The main issue presented in the second question is whether the electricity supply should be interpreted to mean that electricity consumed by the EV users at charging points accessed through the network provided by the DCS is considered supplied in two stages. First, the charging point operators supply DCS as an intermediary. Then, a DCS supplies the EV user, even though the user determines the quantity, time, location, and electricity usage.
The EU VAT Directive does not require the actual transfer of ownership or physical possession of goods, in this case electricity, but encompasses any transfer that allows the recipient, here EV users, to use the property as an owner. Therefore, electricity, as a tangible good, can be involved in successive transactions without needing to be physically moved between parties. Consequently, the electricity can be sold first by the operator to the DCS and then by the DCS to EV users.
The ECJ concluded that the contractual agreement between charging point operators, DCS, and EV users indicates that EV users independently decide the timing, location, and quantity of electricity, where the DCS acts as the intermediary rather than autonomously purchasing electricity from operators.
The Court further added that only when both conditions stated under Article 14 of the EU VAT Directive are met is the intermediary treated as both the recipient and supplier of goods. Those two conditions are that the commission agent, that is intermediary, must act on behalf of the principal and that the goods supplied through an intermediary must be identical to those acquired.
In this case, the DCS is a taxable person playing an economic role in the transaction, acting in its name but on behalf of others. More crucially, the control over the amount and quality of electricity used, when and where it is used, lies with the EV user and not on DCS.
The main issue for ECJ in this case is determining if the supply can be split into two separate supplies or treated as a single complex supply, similar to Case C-282/22.
The concept of a single complex transaction depends on whether the elements provided are independent or one element is primary supply, with others being additional. In this case, DCS invoices EV users for two components: the electricity used for charging EVs and fixed monthly fees for network access, price data, and route planning.

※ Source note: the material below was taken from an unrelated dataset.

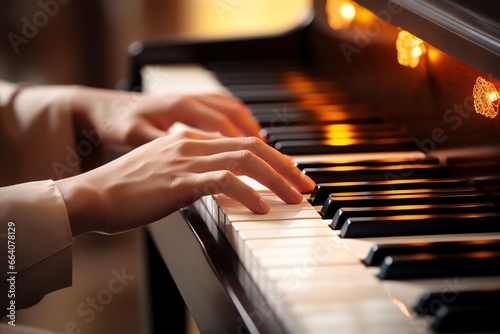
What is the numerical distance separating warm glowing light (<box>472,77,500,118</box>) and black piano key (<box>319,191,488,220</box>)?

The ECJ concluded that the electricity supply occurs in two stages when EVs are charged at a publicly available charging station accessed through an DCS other than the operator. The first stage includes the supply to the company offering access, in this case, DCS, and the second stage is the supply from DCS to EV users, regardless of whether the EV users can choose quantity, time, and charging location.
Courts Final Decision
The ECJ confirmed that electricity used to charge or recharge EVs is considered a supply of goods under Article 14(1) of the EU VAT Directive, which aligns with previous decisions and practicies under the EU regulations.
Furthermore, the ECJ interpreted that when EVs are charged at a publicly available network of charging points, and the user accesses it through an intermediary company, the DCS, the electricity supply occurs in two stages. The first stage includes supply from the operator to the DCS, and the second stage is from the DCS to EV users.
Conclusion
On one side, the ruling reaffirms what has already been concluded in several previous cases: the supply of electricity for charging EVs is a supply of goods under the EU VAT Directive. In addition, the ruling clarifies when the transaction relating to the electricity supply can be seen as supplied in two stages and not as one continuous transaction.
Furthermore, the ECJ's decision clarifies when an agreement may be treated as a commissionaire agreement under the VAT regulatory framework, which may help the national government settle any similar disputes. Moreover, taxable persons involved in the EV charging sector may find this case and decision valuable when determining the contents of agreements and taxability rules for existing ones.